Consider the functions defined implicitly by the equation $y^3-3y+x=0$ on various intervals in the real line. If $x \in(-\infty,-2) \cup(2, \infty)$,the equation implicitly defines a unique real valued differentiable function $y=f(x)$. If $x \in(-2,2)$,the equation implicitly defines a unique real valued differentiable function $y=g(x)$ satisfying $g(0)=0$.
$1.$ If $f(-10 \sqrt{2})=2 \sqrt{2}$,then $f^{\prime \prime}(-10 \sqrt{2})=$
$(A)$ $\frac{4 \sqrt{2}}{7^3 3^2}$ $(B)$ $-\frac{4 \sqrt{2}}{7^3 3^2}$ $(C)$ $\frac{4 \sqrt{2}}{7^3 3}$ $(D)$ $-\frac{4 \sqrt{2}}{7^3 3}$
$2.$ The area of the region bounded by the curves $y=f(x)$,the $x$-axis,and the lines $x=a$ and $x=b$,where $-\infty < a < b < -2$,is
$(A)$ $\int_a^b \frac{x}{3\left((f(x))^2-1\right)} dx+bf(b)-af(a)$
$(B)$ $-\int_a^b \frac{x}{3\left((f(x))^2-1\right)} dx+bf(b)-af(a)$
$(C)$ $\int_a^b \frac{x}{3\left((f(x))^2-1\right)} dx-bf(b)+af(a)$
$(D)$ $-\int_a^b \frac{x}{3\left((f(x))^2-1\right)} dx-bf(b)+af(a)$
$3.$ $\int_{-1}^1 g^{\prime}(x) dx=$
$(A)$ $2g(-1)$ $(B)$ $0$ $(C)$ $-2g(1)$ $(D)$ $2g(1)$
Give the answer for questions $1, 2$ and $3.$

• A
  $B, A, D$
• B
  $B, C, B$
• C
  $A, D, B$
• D
  $A, D, B$

* WRITTEN TASK 1
Answer these questions about the implicit-function problem:
(a) What equation defines the functions?
(b) On what interval of x is the function g defined, and what value does g take at 0?
(c) What value is given for f at x = −10√2?
* WRITTEN TASK 2
Print the part of the implicit-function problem starting with "Consider the functions" and going on through "function $y=g(x)$ satisfying $g(0)=0$.".

* MATERIAL

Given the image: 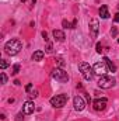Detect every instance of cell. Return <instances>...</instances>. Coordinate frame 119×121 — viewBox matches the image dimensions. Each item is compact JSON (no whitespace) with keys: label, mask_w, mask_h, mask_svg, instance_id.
Masks as SVG:
<instances>
[{"label":"cell","mask_w":119,"mask_h":121,"mask_svg":"<svg viewBox=\"0 0 119 121\" xmlns=\"http://www.w3.org/2000/svg\"><path fill=\"white\" fill-rule=\"evenodd\" d=\"M21 49H23V44H21L20 39H16V38L7 41L6 45H4V51H6V54H8V55H11V56L17 55Z\"/></svg>","instance_id":"6da1fadb"},{"label":"cell","mask_w":119,"mask_h":121,"mask_svg":"<svg viewBox=\"0 0 119 121\" xmlns=\"http://www.w3.org/2000/svg\"><path fill=\"white\" fill-rule=\"evenodd\" d=\"M79 70L81 72V75H83V78H84L86 80H92V78H94V75H95L92 66H90L87 62H80V63H79Z\"/></svg>","instance_id":"7a4b0ae2"},{"label":"cell","mask_w":119,"mask_h":121,"mask_svg":"<svg viewBox=\"0 0 119 121\" xmlns=\"http://www.w3.org/2000/svg\"><path fill=\"white\" fill-rule=\"evenodd\" d=\"M52 78H53L55 80H58L59 83H66V82H69V75H67V72L63 70L62 68H55V69L52 70Z\"/></svg>","instance_id":"3957f363"},{"label":"cell","mask_w":119,"mask_h":121,"mask_svg":"<svg viewBox=\"0 0 119 121\" xmlns=\"http://www.w3.org/2000/svg\"><path fill=\"white\" fill-rule=\"evenodd\" d=\"M51 106L55 108H62L66 103H67V94H56L49 100Z\"/></svg>","instance_id":"277c9868"},{"label":"cell","mask_w":119,"mask_h":121,"mask_svg":"<svg viewBox=\"0 0 119 121\" xmlns=\"http://www.w3.org/2000/svg\"><path fill=\"white\" fill-rule=\"evenodd\" d=\"M115 85V79L112 76H108V75H102L99 79H98V86L101 89H109Z\"/></svg>","instance_id":"5b68a950"},{"label":"cell","mask_w":119,"mask_h":121,"mask_svg":"<svg viewBox=\"0 0 119 121\" xmlns=\"http://www.w3.org/2000/svg\"><path fill=\"white\" fill-rule=\"evenodd\" d=\"M92 69H94V72H95L97 75H99V76H102V75H105V73L108 72V66H107V63H105L104 60L97 62V63L92 66Z\"/></svg>","instance_id":"8992f818"},{"label":"cell","mask_w":119,"mask_h":121,"mask_svg":"<svg viewBox=\"0 0 119 121\" xmlns=\"http://www.w3.org/2000/svg\"><path fill=\"white\" fill-rule=\"evenodd\" d=\"M107 103H108V100H107L105 97H102V99L98 97V99H95V100L92 101V107H94L95 111H102V110H105Z\"/></svg>","instance_id":"52a82bcc"},{"label":"cell","mask_w":119,"mask_h":121,"mask_svg":"<svg viewBox=\"0 0 119 121\" xmlns=\"http://www.w3.org/2000/svg\"><path fill=\"white\" fill-rule=\"evenodd\" d=\"M73 106H74V110L83 111L84 107H86V101H84V99H83L81 96H76V97L73 99Z\"/></svg>","instance_id":"ba28073f"},{"label":"cell","mask_w":119,"mask_h":121,"mask_svg":"<svg viewBox=\"0 0 119 121\" xmlns=\"http://www.w3.org/2000/svg\"><path fill=\"white\" fill-rule=\"evenodd\" d=\"M98 30H99V24H98V20L94 18L90 21V31H91V37L92 38H97L98 35Z\"/></svg>","instance_id":"9c48e42d"},{"label":"cell","mask_w":119,"mask_h":121,"mask_svg":"<svg viewBox=\"0 0 119 121\" xmlns=\"http://www.w3.org/2000/svg\"><path fill=\"white\" fill-rule=\"evenodd\" d=\"M34 110H35V104H34V101L27 100V101L24 103V106H23V113H24L25 116H28V114H32V113H34Z\"/></svg>","instance_id":"30bf717a"},{"label":"cell","mask_w":119,"mask_h":121,"mask_svg":"<svg viewBox=\"0 0 119 121\" xmlns=\"http://www.w3.org/2000/svg\"><path fill=\"white\" fill-rule=\"evenodd\" d=\"M99 16H101V18H104V20L109 18V11H108V6H101V7H99Z\"/></svg>","instance_id":"8fae6325"},{"label":"cell","mask_w":119,"mask_h":121,"mask_svg":"<svg viewBox=\"0 0 119 121\" xmlns=\"http://www.w3.org/2000/svg\"><path fill=\"white\" fill-rule=\"evenodd\" d=\"M53 38L56 39V41H59V42H62V41H64V32L60 30H53Z\"/></svg>","instance_id":"7c38bea8"},{"label":"cell","mask_w":119,"mask_h":121,"mask_svg":"<svg viewBox=\"0 0 119 121\" xmlns=\"http://www.w3.org/2000/svg\"><path fill=\"white\" fill-rule=\"evenodd\" d=\"M102 60L107 63V66H108V70H109V72H116V66H115V63L109 59V58H107V56H105Z\"/></svg>","instance_id":"4fadbf2b"},{"label":"cell","mask_w":119,"mask_h":121,"mask_svg":"<svg viewBox=\"0 0 119 121\" xmlns=\"http://www.w3.org/2000/svg\"><path fill=\"white\" fill-rule=\"evenodd\" d=\"M44 56H45V52H44V51H35V52L32 54V60L39 62V60L44 59Z\"/></svg>","instance_id":"5bb4252c"},{"label":"cell","mask_w":119,"mask_h":121,"mask_svg":"<svg viewBox=\"0 0 119 121\" xmlns=\"http://www.w3.org/2000/svg\"><path fill=\"white\" fill-rule=\"evenodd\" d=\"M18 72H20V65H18V63H16V65L13 66V72H11V73H13V75H17Z\"/></svg>","instance_id":"9a60e30c"},{"label":"cell","mask_w":119,"mask_h":121,"mask_svg":"<svg viewBox=\"0 0 119 121\" xmlns=\"http://www.w3.org/2000/svg\"><path fill=\"white\" fill-rule=\"evenodd\" d=\"M7 66H8V62H7V60H4V59L0 60V68H1L3 70H4V69H6Z\"/></svg>","instance_id":"2e32d148"},{"label":"cell","mask_w":119,"mask_h":121,"mask_svg":"<svg viewBox=\"0 0 119 121\" xmlns=\"http://www.w3.org/2000/svg\"><path fill=\"white\" fill-rule=\"evenodd\" d=\"M62 26H63L64 28H71V24H70L69 21H66V20H63V21H62Z\"/></svg>","instance_id":"e0dca14e"},{"label":"cell","mask_w":119,"mask_h":121,"mask_svg":"<svg viewBox=\"0 0 119 121\" xmlns=\"http://www.w3.org/2000/svg\"><path fill=\"white\" fill-rule=\"evenodd\" d=\"M0 76H1V83L4 85V83H7V76H6V73L4 72H1L0 73Z\"/></svg>","instance_id":"ac0fdd59"},{"label":"cell","mask_w":119,"mask_h":121,"mask_svg":"<svg viewBox=\"0 0 119 121\" xmlns=\"http://www.w3.org/2000/svg\"><path fill=\"white\" fill-rule=\"evenodd\" d=\"M95 48H97V52H98V54H101V52L104 51V49H102V44H101V42H98Z\"/></svg>","instance_id":"d6986e66"},{"label":"cell","mask_w":119,"mask_h":121,"mask_svg":"<svg viewBox=\"0 0 119 121\" xmlns=\"http://www.w3.org/2000/svg\"><path fill=\"white\" fill-rule=\"evenodd\" d=\"M23 114H24V113H20V114H17V116H16V121H24Z\"/></svg>","instance_id":"ffe728a7"},{"label":"cell","mask_w":119,"mask_h":121,"mask_svg":"<svg viewBox=\"0 0 119 121\" xmlns=\"http://www.w3.org/2000/svg\"><path fill=\"white\" fill-rule=\"evenodd\" d=\"M42 38H44L46 42H49V38H48V32H46V31H42Z\"/></svg>","instance_id":"44dd1931"},{"label":"cell","mask_w":119,"mask_h":121,"mask_svg":"<svg viewBox=\"0 0 119 121\" xmlns=\"http://www.w3.org/2000/svg\"><path fill=\"white\" fill-rule=\"evenodd\" d=\"M52 51H53V48H52V44H51V42H48V45H46V52H49V54H51Z\"/></svg>","instance_id":"7402d4cb"},{"label":"cell","mask_w":119,"mask_h":121,"mask_svg":"<svg viewBox=\"0 0 119 121\" xmlns=\"http://www.w3.org/2000/svg\"><path fill=\"white\" fill-rule=\"evenodd\" d=\"M30 97H31V99H35V97H38V90H34V91H31Z\"/></svg>","instance_id":"603a6c76"},{"label":"cell","mask_w":119,"mask_h":121,"mask_svg":"<svg viewBox=\"0 0 119 121\" xmlns=\"http://www.w3.org/2000/svg\"><path fill=\"white\" fill-rule=\"evenodd\" d=\"M58 65H59L60 68H63V66H64V62H63V59H62V58H58Z\"/></svg>","instance_id":"cb8c5ba5"},{"label":"cell","mask_w":119,"mask_h":121,"mask_svg":"<svg viewBox=\"0 0 119 121\" xmlns=\"http://www.w3.org/2000/svg\"><path fill=\"white\" fill-rule=\"evenodd\" d=\"M111 34H112V37H116V35H118V30H116V28L114 27V28L111 30Z\"/></svg>","instance_id":"d4e9b609"},{"label":"cell","mask_w":119,"mask_h":121,"mask_svg":"<svg viewBox=\"0 0 119 121\" xmlns=\"http://www.w3.org/2000/svg\"><path fill=\"white\" fill-rule=\"evenodd\" d=\"M31 89H32V83H28L25 86V91H31Z\"/></svg>","instance_id":"484cf974"},{"label":"cell","mask_w":119,"mask_h":121,"mask_svg":"<svg viewBox=\"0 0 119 121\" xmlns=\"http://www.w3.org/2000/svg\"><path fill=\"white\" fill-rule=\"evenodd\" d=\"M114 20H115L116 23H119V11L116 13V14H115V17H114Z\"/></svg>","instance_id":"4316f807"},{"label":"cell","mask_w":119,"mask_h":121,"mask_svg":"<svg viewBox=\"0 0 119 121\" xmlns=\"http://www.w3.org/2000/svg\"><path fill=\"white\" fill-rule=\"evenodd\" d=\"M76 26H77V20H74V21L71 23V28H76Z\"/></svg>","instance_id":"83f0119b"},{"label":"cell","mask_w":119,"mask_h":121,"mask_svg":"<svg viewBox=\"0 0 119 121\" xmlns=\"http://www.w3.org/2000/svg\"><path fill=\"white\" fill-rule=\"evenodd\" d=\"M14 85H16V86H20L21 83H20V80H14Z\"/></svg>","instance_id":"f1b7e54d"},{"label":"cell","mask_w":119,"mask_h":121,"mask_svg":"<svg viewBox=\"0 0 119 121\" xmlns=\"http://www.w3.org/2000/svg\"><path fill=\"white\" fill-rule=\"evenodd\" d=\"M86 99H87V101H88V103H91V97H90V94L86 96Z\"/></svg>","instance_id":"f546056e"},{"label":"cell","mask_w":119,"mask_h":121,"mask_svg":"<svg viewBox=\"0 0 119 121\" xmlns=\"http://www.w3.org/2000/svg\"><path fill=\"white\" fill-rule=\"evenodd\" d=\"M35 1H36V0H32V4H35Z\"/></svg>","instance_id":"4dcf8cb0"},{"label":"cell","mask_w":119,"mask_h":121,"mask_svg":"<svg viewBox=\"0 0 119 121\" xmlns=\"http://www.w3.org/2000/svg\"><path fill=\"white\" fill-rule=\"evenodd\" d=\"M118 42H119V38H118Z\"/></svg>","instance_id":"1f68e13d"}]
</instances>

* RIGHT ANSWER 1
(a) y³ − 3y + x = 0
(b) The interval (−2, 2), with g(0) = 0
(c) f(−10√2) = 2√2

* RIGHT ANSWER 2
Consider the functions defined implicitly by the equation $y^3-3y+x=0$ on various intervals in the real line. If $x \in(-\infty,-2) \cup(2, \infty)$,the equation implicitly defines a unique real valued differentiable function $y=f(x)$. If $x \in(-2,2)$,the equation implicitly defines a unique real valued differentiable function $y=g(x)$ satisfying $g(0)=0$.